Advertisement

Mouse in the House : Bernie Shine’s Entire Home Is Full of Mickey Mouse Memorabilia--and That Still Isn’t Enough

Share

As a personal-injury lawyer, Bernie Shine of Los Angeles has an ordinary business card. But he also carries another card, one bearing a colored picture of Mickey Mouse in a top hat. It is printed: “Bernard C. Shine. Mickeyologist. Collector of early Disney artifacts.” He calls it his “collecting card.” Bernie Shine collects Mickey mice and other Disney characters. He thinks Donald Duck is more interesting, psychologically, than Mickey; Donald figures and other items are also rarer than Mickeys, because parents thought the irascible duck was a less suitable role model for their children and so bought fewer Donalds. But Mickey Mouse is Bernie Shine’s obsession.

In 1969, Shine bought a Mickey Mouse watch (the first Mickey watch, designed in 1932 and issued in 1933) for a small sum in a thrift shop. He sold it for a good profit. Then he began to see television stars such as Johnny Carson wearing Mickey Mouse watches, and he wished he hadn’t sold his. He looked around for another. It wasn’t easy to find. A few avant-garde people were beginning to appreciate Mickey as pop art, but Mickeyana had not yet graduated from the thrift shops to the Art Deco and antique shops. (Today an early Mickey watch will set you back about $150.) Eventually Shine found one--at a price. Since 1970, Shine has been a committed, insatiable Mickey Mouse collector.

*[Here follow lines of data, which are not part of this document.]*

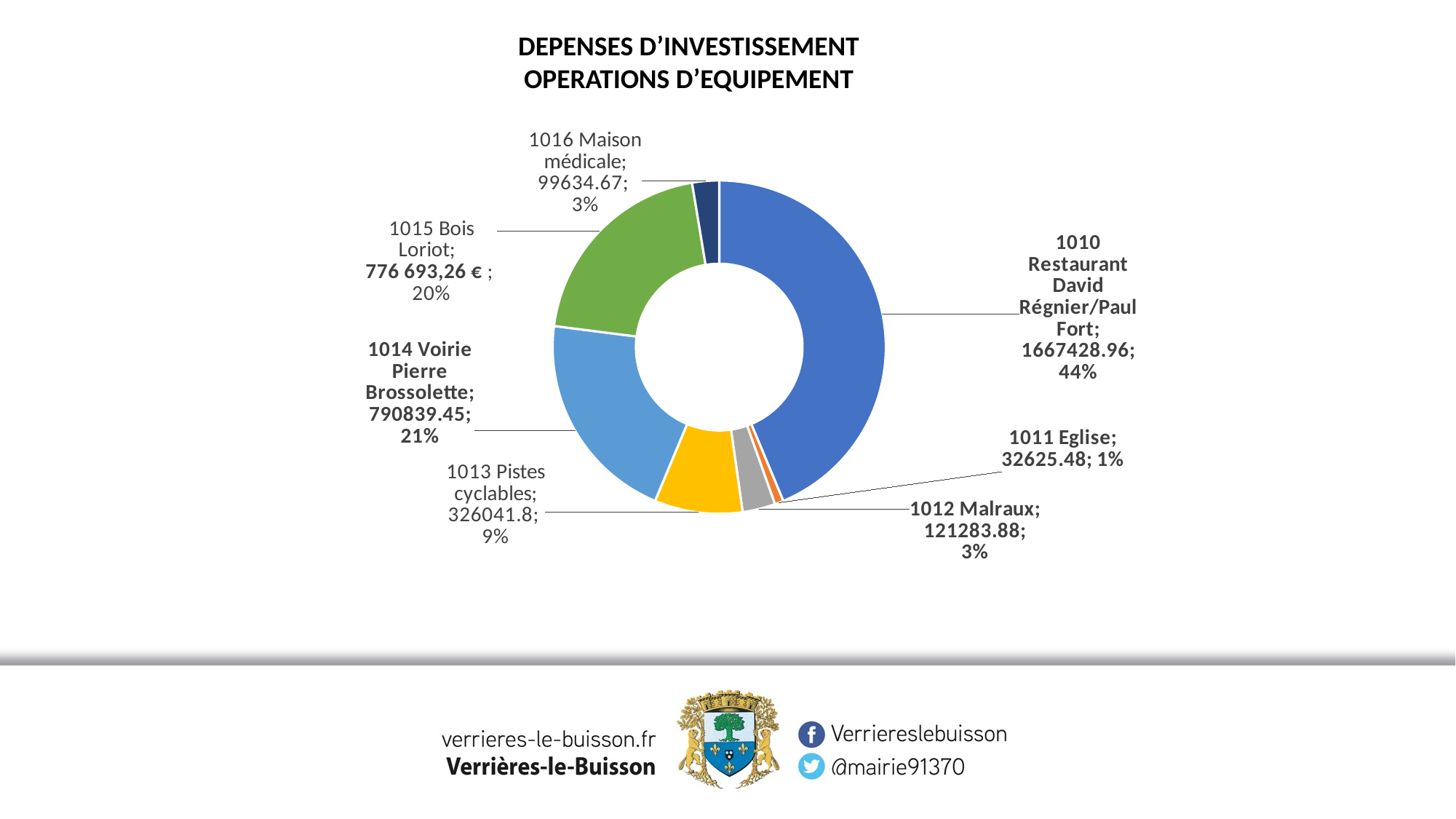
What is the value for 1013 Pistes cyclables? 326041.8 Which category has the largest value? 1010 Restaurant David Régnier/Paul Fort What share of the chart does 1014 Voirie Pierre Brossolette represent? 21% What is the value for 1011 Eglise? 32625.48 What kind of chart is shown on the slide? Doughnut (pie) chart What is the value for 1010 Restaurant David Régnier/Paul Fort? 1667428.96 What is the title of the chart? DEPENSES D'INVESTISSEMENT OPERATIONS D'EQUIPEMENT What is the value for 1016 Maison médicale? 99634.67 What share of the chart does 1015 Bois Loriot represent? 20% Which category has the smallest value? 1011 Eglise Which is larger, the value for 1012 Malraux or the value for 1016 Maison médicale? 1012 Malraux How many categories are shown in the chart? 7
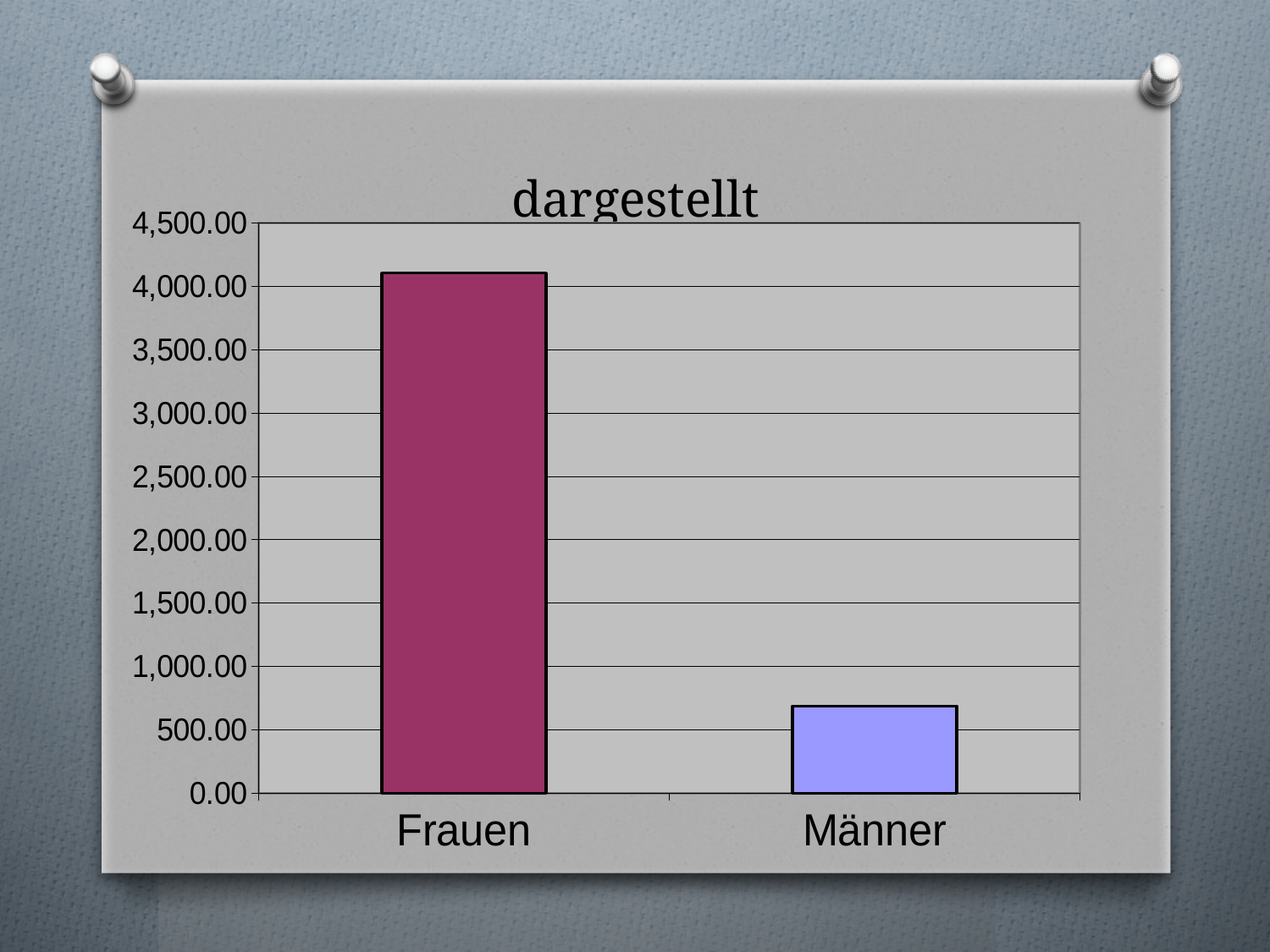
Which category has the lowest value? Männer Which is larger, the value for Frauen or the value for Männer? Frauen Is the value for Frauen greater or less than 4,000.00? greater How many categories are shown on the x axis? 2 What is the title of the chart? dargestellt Is the value for Männer greater or less than 500.00? greater Is the value for Männer greater or less than 1,000.00? less Which category has the highest value? Frauen What colour is the bar for Männer? light blue What is the highest value shown on the y axis? 4,500.00 What kind of chart is shown on the slide? bar chart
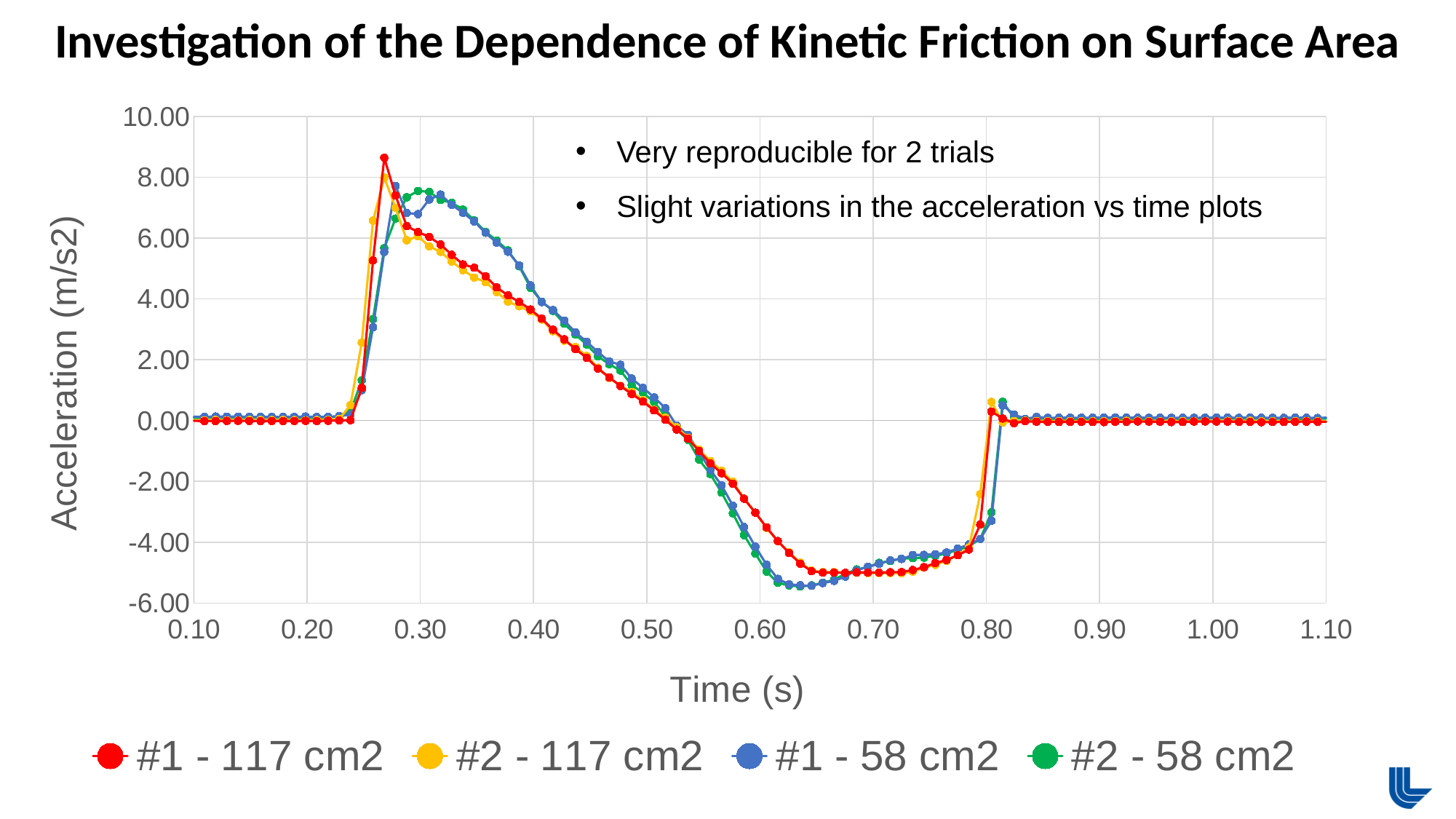
What is the title of the vertical axis? Acceleration (m/s2) Is the peak value of the #2 - 58 cm2 series near 0.30 s greater or less than 8.00? less Which series is plotted in green? #2 - 58 cm2 Is the lowest value of the #1 - 58 cm2 series near 0.63 s greater or less than -4.00? less Is the peak value of the #1 - 117 cm2 series near 0.27 s greater or less than 8.00? greater Between 0.20 s and 0.27 s, does the #1 - 117 cm2 series rise or fall? rise How many series does the legend list? 4 Between 0.30 s and 0.60 s, do the acceleration values rise or fall as time increases? fall Which series reaches the highest acceleration on the chart? #1 - 117 cm2 What kind of chart is shown on the slide? line chart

His walls are lined with Mickey Mouse dolls, games, bucket-and-spade sets, bisque figures, toy trains, badges, buttons, posters, comics and annuals. Even the bathroom is awash with Mickeyana. Some of the Mickey dolls, somewhat rat-like, were made in Nuremberg; but those are rare, because Hitler banned Mickey after seeing a Disney cartoon that he took to be anti-German. (Mussolini, by contrast, was a Disney fan, and a letter from him is preserved in the museum at Disney Studios.) Other dolls were made in Los Angeles by Charlotte Clark, under license from Walt Disney, who liked to pose for press photographs with an assortment of the dolls. The finest Mickey and Minnie Mouse dolls were exported between 1931 and 1934 by the German manufacturer Marguerite Steiff.

Advertisement

The popularity of Mickey in the 1930s saved some companies from ruin. The Ingersoll Watch Co. was just ticking over when a big demand for Mickey watches brought life-saving profits. The Lionel Corp., which made toy trains, went into receivership in 1934 but was lifted out of it in 1935 by the sales of a small handcart that Mickey and Minnie pumped around a circular track. Disney’s trade representative, Kay Kamen, exploited the episode in advertisements: “Red to Black on a Handcar--Mickey Mouse Pulls That Way.”

Bernie Shine is picky about Mickey. He collects only those Mickey Mouse artifacts that date from 1932 to 1938. In that period, Mickey still had a tail. He also had a white face with what collectors call pie eyes --like two black pies with a slice out of each. And he had a bare torso. After 1938 Disney decided to “humanize” Mickey. The mouse was given eyeballs and a shirt. In Shine’s disgusted view, Mickey was thus transformed from a robust, daredevil character into merely a cutesy logo. Shine quotes with approval artist Ernest Trova: “I don’t relate to Mickey as a rodent but as a comic character of grand proportion. Along with the swastika and the Coca-Cola bottle, Mickey Mouse is the most powerful graphic image of the 20th Century.”